# IH H-90E or Fiat-Allis 745C



## doinok (Jan 1, 2008)

New to forum, hoping someone here knows a little about these two wheeled loaders. I have an option to purchase either one at the same price. The 745C is in better shape as far as engine, tires, hyd, bushings, etc. (I own a dozer, track loader, tractor and ditchwitch if anyone is curious as to my knowledge of mechanics). I have never owned a wheeled loader. I have done extensive research on the net to find some sort of specs on these two and have found nothing. I need to know about the transmission on the 745C and the brakes ( I believe it has wet disc brakes). I also need to know about the brakes on the H90E. Any help would be really appreciated.


----------



## dirthog (Feb 17, 2006)

*745c*

The 745C has dry disc on the axle two per wheel if I remember right the transmission was made by allison and we had very little trouble with them still have a lot of the running at our dealership


----------



## doinok (Jan 1, 2008)

Thanks Dirthog
I just bought the 745C today. I did an extensive look over and did find the disc brakes and they have two calipers per wheel. Reverse is not working but I think it is in the switching valve. As I was told, the clutch disc for reverse and forward low are the same set. Go's forward just fine, so that's not the problem.

### Supplied records
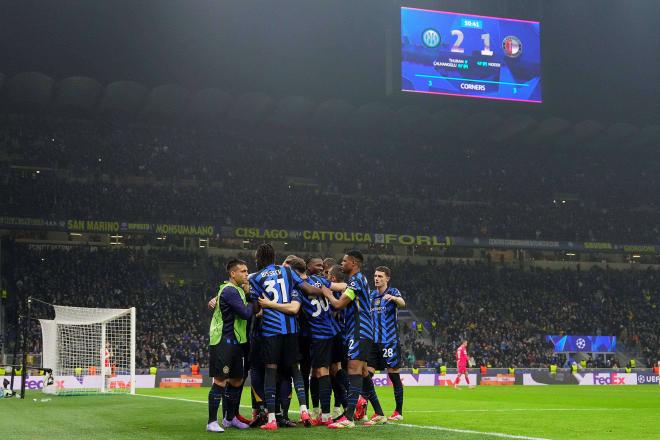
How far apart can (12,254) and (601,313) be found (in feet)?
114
---
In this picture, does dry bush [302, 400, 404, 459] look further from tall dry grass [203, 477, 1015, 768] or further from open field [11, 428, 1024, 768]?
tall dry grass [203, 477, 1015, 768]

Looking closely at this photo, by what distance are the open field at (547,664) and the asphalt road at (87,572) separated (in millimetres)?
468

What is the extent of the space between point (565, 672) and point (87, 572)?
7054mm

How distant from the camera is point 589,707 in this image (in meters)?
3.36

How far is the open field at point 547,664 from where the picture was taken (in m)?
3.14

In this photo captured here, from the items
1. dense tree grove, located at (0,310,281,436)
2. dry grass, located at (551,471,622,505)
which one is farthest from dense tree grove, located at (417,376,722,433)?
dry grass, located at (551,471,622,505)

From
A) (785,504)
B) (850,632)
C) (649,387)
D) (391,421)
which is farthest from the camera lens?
--
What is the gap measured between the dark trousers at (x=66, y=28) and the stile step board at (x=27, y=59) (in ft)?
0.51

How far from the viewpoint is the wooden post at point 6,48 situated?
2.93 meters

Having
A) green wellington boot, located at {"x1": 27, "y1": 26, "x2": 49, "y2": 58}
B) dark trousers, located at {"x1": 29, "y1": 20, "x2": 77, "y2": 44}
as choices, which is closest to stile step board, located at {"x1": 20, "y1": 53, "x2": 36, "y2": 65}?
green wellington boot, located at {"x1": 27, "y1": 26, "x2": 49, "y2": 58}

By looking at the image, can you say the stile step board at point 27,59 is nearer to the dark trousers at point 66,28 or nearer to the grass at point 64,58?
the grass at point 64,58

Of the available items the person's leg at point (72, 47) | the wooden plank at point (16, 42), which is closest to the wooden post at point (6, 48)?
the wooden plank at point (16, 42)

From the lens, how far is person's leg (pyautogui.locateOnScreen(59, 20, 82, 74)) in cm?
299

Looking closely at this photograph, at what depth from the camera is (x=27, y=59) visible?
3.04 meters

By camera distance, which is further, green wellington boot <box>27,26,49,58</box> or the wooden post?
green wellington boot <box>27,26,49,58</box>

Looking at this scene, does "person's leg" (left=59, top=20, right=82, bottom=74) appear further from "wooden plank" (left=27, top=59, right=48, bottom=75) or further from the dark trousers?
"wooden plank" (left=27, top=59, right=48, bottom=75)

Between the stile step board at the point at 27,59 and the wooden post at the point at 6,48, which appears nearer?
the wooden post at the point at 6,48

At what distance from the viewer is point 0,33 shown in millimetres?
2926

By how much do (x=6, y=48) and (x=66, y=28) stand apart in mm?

### Written tasks
(1) In the loader thread, take the stretch from "The 745C has" through "not the problem." and give it again with "switching valve" changed to "selector valve".
(2) Write the next part of the forum thread comparing the two wheeled loaders, picking up after its final post.

### Solved tasks
(1)
The 745C has dry disc on the axle two per wheel if I remember right the transmission was made by allison and we had very little trouble with them still have a lot of the running at our dealership


----------



## doinok (Jan 1, 2008)

Thanks Dirthog
I just bought the 745C today. I did an extensive look over and did find the disc brakes and they have two calipers per wheel. Reverse is not working but I think it is in the selector valve. As I was told, the clutch disc for reverse and forward low are the same set. Go's forward just fine, so that's not the problem.

(2)
----------



## dirthog (Feb 17, 2006)

*no reverse*

On the right side of the machine sitting in the seat is the control valve for transmission right above the shift linkage is a small line it the clutch cut-off valve and line uses brake fluid check to see that the plunger in the transmission is not stuck! remove the line and un screw large nut there is a spring behind it so watch out for parts flying out. You can block off the brake line if necessary a lot of people do that.


----------



## doinok (Jan 1, 2008)

do you know where i would find a part illustrated break down of the transmission? I talked to the newholland dealer here and they have no books on this.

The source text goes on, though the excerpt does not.